I decided what I like about his recipe was stuffing the truffle and sage between the skin on the roast chicken and his sauce.
I needed to find a replacement for the truffle in the skin stuff and change the way I was using the sage to take the amount of sage flavor down a bit since I was removing the HIGHLY dominant flavor of black truffle.
I decided that I was going to marinate the chicken in freshly chopped sage and olive oil. When I was done marinating them I rubbed the chopped sage and oil in every nook and cranny of the chicken. I should be able to maintain the sage flavor but not have it overwhelm the chicken.

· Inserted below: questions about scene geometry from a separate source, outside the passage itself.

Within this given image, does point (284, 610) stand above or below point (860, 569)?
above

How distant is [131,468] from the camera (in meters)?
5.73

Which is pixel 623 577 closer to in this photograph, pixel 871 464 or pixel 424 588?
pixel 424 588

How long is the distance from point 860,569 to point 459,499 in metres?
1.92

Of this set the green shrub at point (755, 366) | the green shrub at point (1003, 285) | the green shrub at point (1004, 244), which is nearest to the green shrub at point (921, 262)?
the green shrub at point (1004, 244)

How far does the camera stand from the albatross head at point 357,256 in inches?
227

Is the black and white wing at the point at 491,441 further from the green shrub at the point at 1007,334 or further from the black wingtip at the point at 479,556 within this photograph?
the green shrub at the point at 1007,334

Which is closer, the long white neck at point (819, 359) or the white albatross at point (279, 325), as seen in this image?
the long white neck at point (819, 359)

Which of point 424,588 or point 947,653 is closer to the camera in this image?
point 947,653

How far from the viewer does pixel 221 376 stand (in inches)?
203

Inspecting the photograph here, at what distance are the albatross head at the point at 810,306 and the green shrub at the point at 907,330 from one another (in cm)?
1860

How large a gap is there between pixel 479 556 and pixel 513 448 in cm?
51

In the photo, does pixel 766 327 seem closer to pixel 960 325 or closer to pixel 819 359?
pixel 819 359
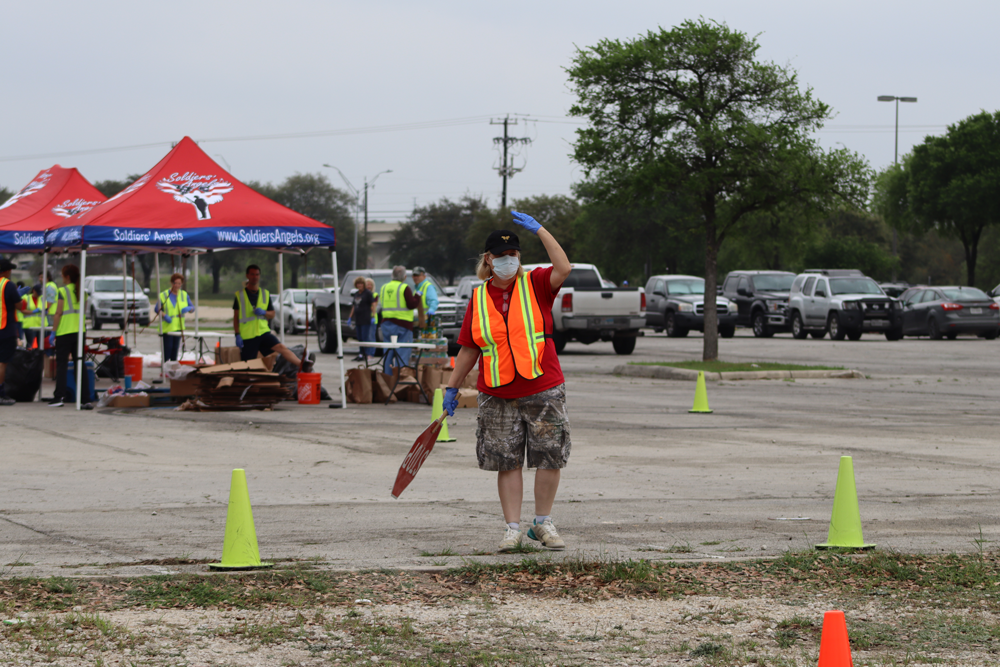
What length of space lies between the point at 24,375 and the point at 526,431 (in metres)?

My next step was to replace the truffle flavor. I wanted something really robust and delicious. I chose serrano ham. My 4 favorite flavors are truffle, pork, garlic, and chocolate. So since truffles are out since I couldn't find any I went with flavor #2....PORK. ALL PRAISE HIS SWINYNESS!
I stuffed the ham under the skin and then heated up the skillet to really (&*!@# hot with some canola oil in it. Once the skillet was ready to singe I put the chicken skin down in the pan. I kept it on the skillet until the skin was nice and crisp and started to brown. I flipped the chicken over and placed the whole pan in an oven for 17 minutes at 350(F) degrees.
Before I started the chicken I had started to cook down some chicken stock. Once it was about 1/2 of the size I whisked in some mustard and fresh chopped tarragon. I let the flavor combine together a bit and helped it along with a small pinch of salt. I whisked in some melted butter until it was emulsified. ie really (!*@# mixed together so the oil from the butter isnt creating butter bubbles in the sauce. The sauce was friggin delicious. The only thing I added from the original recipe was the tarragon. So yeah. You need to make this sauce. Chickeny, silky, YUMMY goodness.
I needed some veg with dish so I halfed some banana potatoes and tossed them in sage and olive oil. I roasted them for about 20 minutes at 350(F) degrees. I also halved some baby bok choi and LIGHTLY brushed them with mustard and grilled those bad boys up.
What I got was simply delicious. Thanks Chuck!